The suspension of the MPs was totally disproportionate. Data complied by ‘The Print’ news portal shows that under the BJP government, suspensions of MPs has gone up 170% compared to the UPA government’s tenure.

At a time when the space to hold the government accountable is shrinking, the only real institution left to ask any questions of the executive is parliament. But here too, that space is shrinking as a government with a brute majority pushes through important legislation without much debate or discussion. We saw the consequences of that with the fiasco of the farm laws.

Suspension should be a tool which is sparingly used. But unfortunately it has become the norm now.

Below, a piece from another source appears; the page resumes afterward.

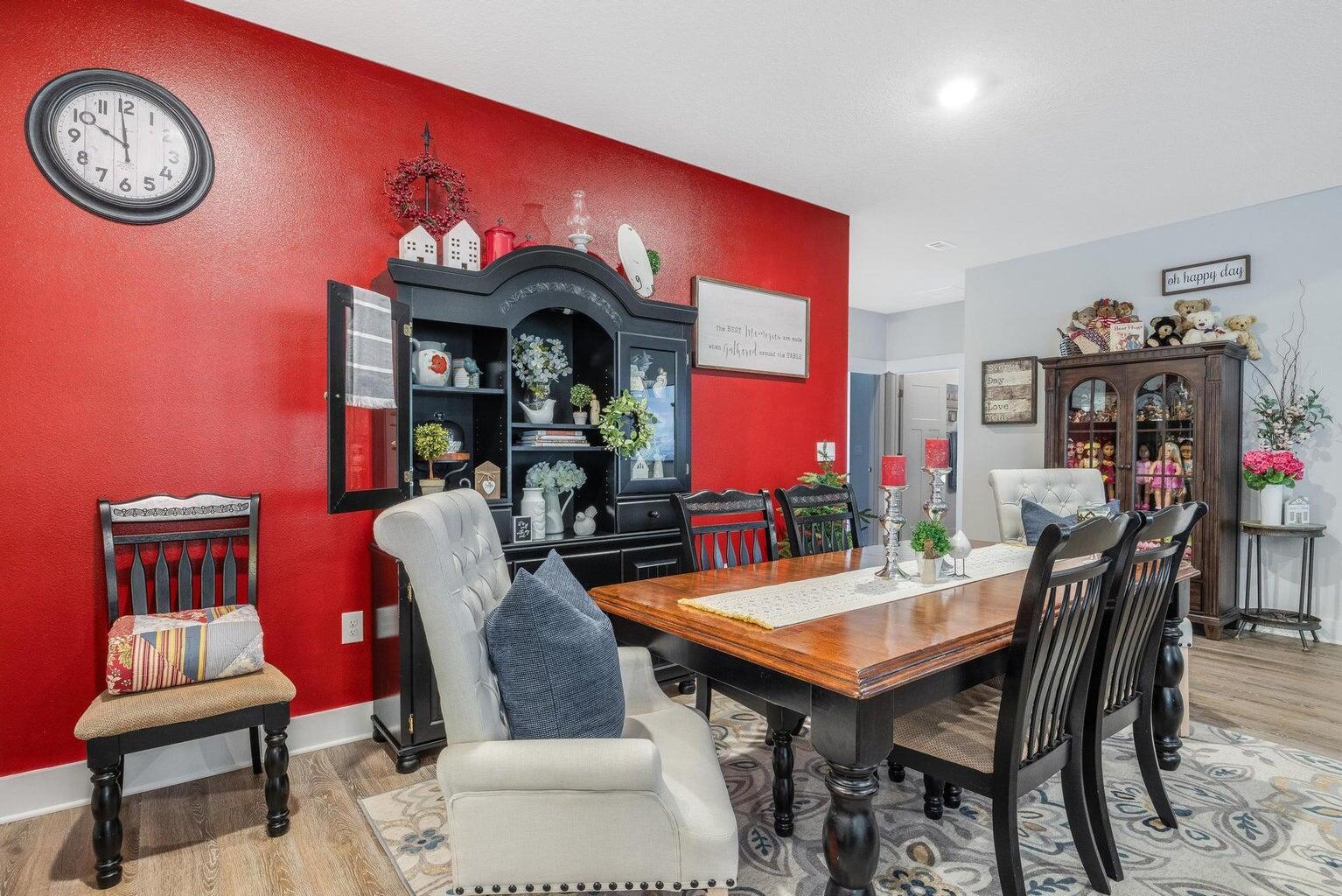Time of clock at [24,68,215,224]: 9:59
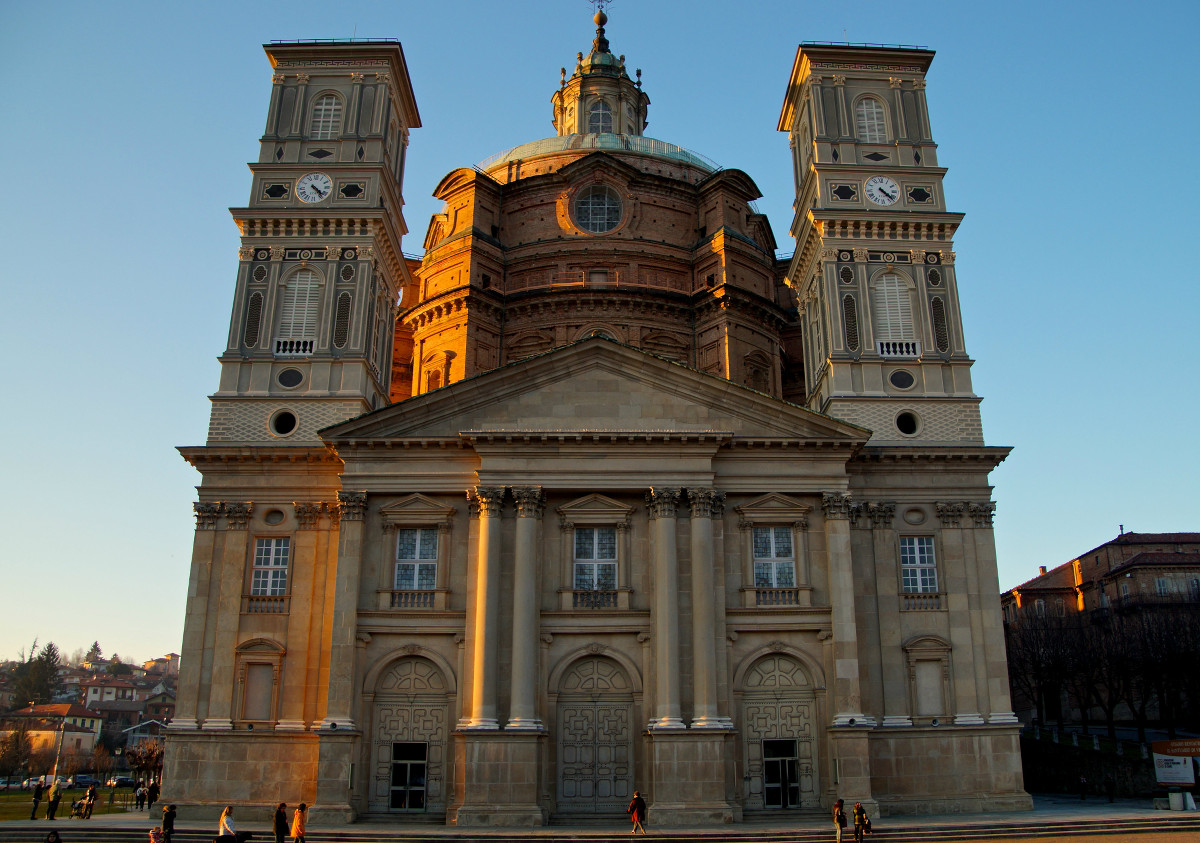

The new low in government opposition ties was marked by another event last week- an ugly confrontation on the floor of the Lok Sabha between Congress president Sonia Gandhi and Union minister Smriti Irani.

Sonia Gandhi
Congress leader Sonia Gandhi was recently involved in a heated exchange with Union minister Smriti Irani in the parliament Image Credit: ANI

The Congress claims Smriti Irani was aggressive and rude, telling Sonia Gandhi, “You don’t know me” and Sonia Gandhi saying “Don’t talk to me”. It ended with some rather nasty heckling of the Congress President by BJP MPs and she was escorted out by women MPs from her party and others like Supriya Sule and Mahua Moitra.

It is clear that any civility in public discourse has long ended. Indian politicians may fight each other on the electoral battleground, but they had a healthy respect for each other on and off the political field. However that era seems to be over.

Smriti Irani has taken it personally when the Congress recently attacked her and her daughter over a restaurant licence in Goa, charges she strongly denied. The BJP has often gone after the Congress for personal attacks against the Prime Minister, including by Sonia Gandhi herself.

Today, any hope of a dialogue between the government and the opposition has dimmed, replaced by animosity and bitterness which is simply not good. The space to debate and discuss, to challenge the executive must widen. Instead, it is only shrinking.